3 Unsupervised learning

  • Clustering and/or dimension reduction

We decided to

In order to explore the relationship between real estate prices and external factor, we decided to perform three unsupervised clustering methods on fiscal, demographic and political data sets for each Swiss municipalities. The resulting clusters are then included as features of our supervised models, as the municipalities within those clusters follow roughly the same behaviour.

3.1 Fiscal clustering

First, we performed a k-means clustering on the fiscal data set.

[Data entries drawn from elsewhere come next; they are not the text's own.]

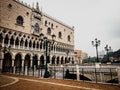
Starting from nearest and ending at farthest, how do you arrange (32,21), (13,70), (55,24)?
1. (13,70)
2. (32,21)
3. (55,24)

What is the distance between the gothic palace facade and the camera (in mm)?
25734

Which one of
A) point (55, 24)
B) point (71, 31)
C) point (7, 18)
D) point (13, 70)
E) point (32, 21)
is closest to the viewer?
point (13, 70)

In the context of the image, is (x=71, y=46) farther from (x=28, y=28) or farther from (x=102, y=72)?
(x=102, y=72)

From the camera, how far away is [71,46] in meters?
51.0

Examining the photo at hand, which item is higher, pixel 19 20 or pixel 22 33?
pixel 19 20

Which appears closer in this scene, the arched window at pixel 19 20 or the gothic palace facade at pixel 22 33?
the gothic palace facade at pixel 22 33

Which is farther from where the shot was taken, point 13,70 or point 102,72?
point 13,70

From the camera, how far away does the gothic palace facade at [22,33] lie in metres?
25.7

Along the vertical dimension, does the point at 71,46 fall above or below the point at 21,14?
below

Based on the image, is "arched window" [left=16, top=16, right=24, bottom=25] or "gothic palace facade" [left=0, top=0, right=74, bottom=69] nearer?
"gothic palace facade" [left=0, top=0, right=74, bottom=69]

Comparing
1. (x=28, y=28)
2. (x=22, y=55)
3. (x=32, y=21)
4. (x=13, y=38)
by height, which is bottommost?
(x=22, y=55)

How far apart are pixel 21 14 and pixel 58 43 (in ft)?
54.3

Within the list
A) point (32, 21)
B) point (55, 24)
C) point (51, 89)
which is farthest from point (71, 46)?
point (51, 89)

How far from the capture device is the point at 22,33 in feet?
98.4
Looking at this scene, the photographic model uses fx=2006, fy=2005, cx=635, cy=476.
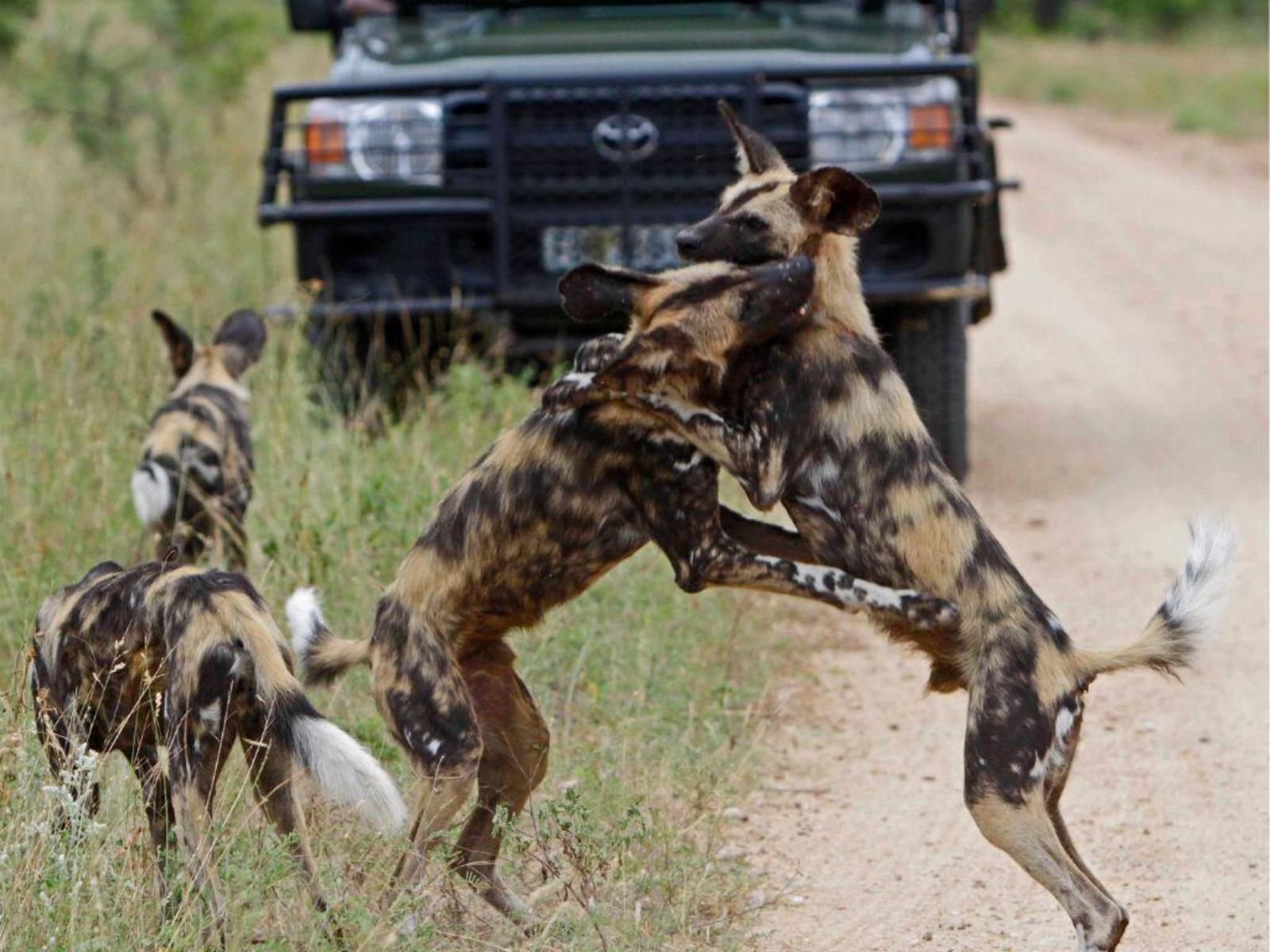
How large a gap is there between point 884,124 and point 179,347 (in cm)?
233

The elbow method with the within-sum of squares resulted in 5 clusters.

Click to show code
# Clean data and convert to numeric
set.seed(123)
cleaned_impots <- apply(impots, 2, function(x) as.numeric(gsub("[^0-9.-]", "", x)))
cleaned_impots[is.na(cleaned_impots)] <- 0  # Replace NA values with 0

# Scale the features
scaled_impots <- scale(cleaned_impots)

# Perform k-means clustering
k <- 2  # Initial guess for the number of clusters
kmeans_model <- kmeans(scaled_impots, centers = k)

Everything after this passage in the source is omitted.